_What to do_.
How many lines below include the word "change"? State that number and nothing else.

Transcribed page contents
□ □ □ □ □ □ □

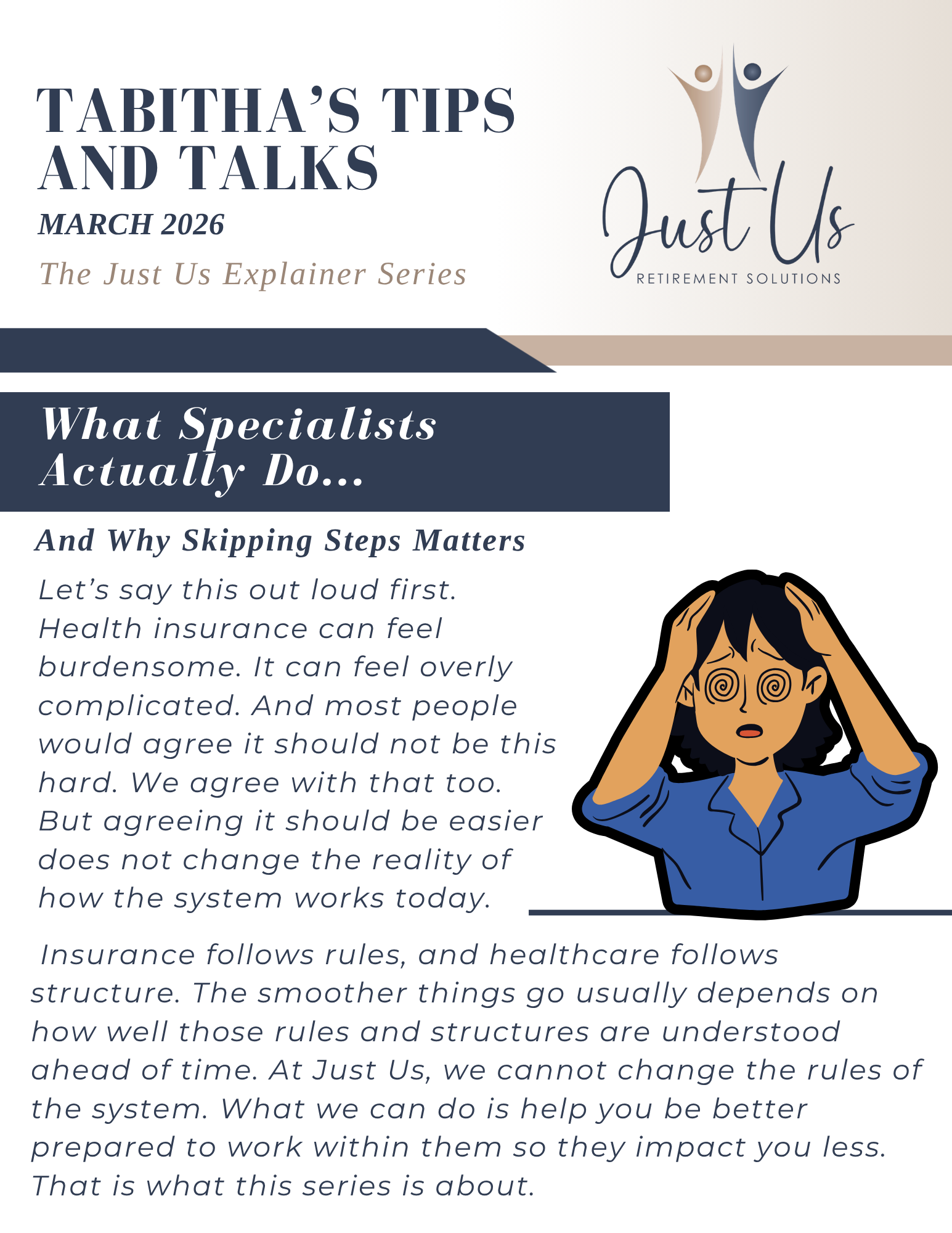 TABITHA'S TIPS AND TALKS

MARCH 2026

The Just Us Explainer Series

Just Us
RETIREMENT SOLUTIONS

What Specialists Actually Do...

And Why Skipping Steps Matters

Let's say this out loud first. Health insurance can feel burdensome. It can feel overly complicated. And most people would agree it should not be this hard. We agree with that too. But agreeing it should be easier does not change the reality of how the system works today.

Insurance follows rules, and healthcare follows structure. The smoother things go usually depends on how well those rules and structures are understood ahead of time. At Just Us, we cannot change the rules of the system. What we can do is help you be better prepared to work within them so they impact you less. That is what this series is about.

□ □ □ □ □ □ □

_Written answer_.
2